A. The National Heart, Lung and Blood Institute issued guidelines in 2011 recommending that children ages 9 to 11 get a cholesterol test, and the American Academy of Pediatrics supports screening. But the recommendation has been controversial, with some experts arguing that testing could lead to children taking cholesterol-lowering medications unnecessarily.
Stephen Daniels, chairman of pediatrics at the University of Colorado School of Medicine, chaired the panel that made the guidelines and says the goal of testing is to better identify children who have familial hyperlipidemia, an inherited condition that carries a 20-times greater risk of early heart disease. Physicians have long tested children’s cholesterol if there is a family history of high cholesterol and heart disease. But because family history isn’t always well documented and tracked, “a better way of identifying more children who fall in this category would be to do universal screening,” he says. Because cholesterol levels drop in puberty, levels at age 9 to 11 are more predictive of adult risk.

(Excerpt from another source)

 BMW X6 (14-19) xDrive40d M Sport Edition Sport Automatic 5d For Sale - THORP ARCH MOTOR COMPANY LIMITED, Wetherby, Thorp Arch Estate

Daniels says that children who are obese or sedentary don’t typically have the extremely high cholesterol levels designed to be identified by these guidelines. But research shows that cardiovascular disease can have its root in childhood health habits, and universal cholesterol screening is expected to prompt discussion about lifestyle interventions and treatment for other children who might be on track for health problems. Daniels says parents should know their family health history to guide their decision about testing.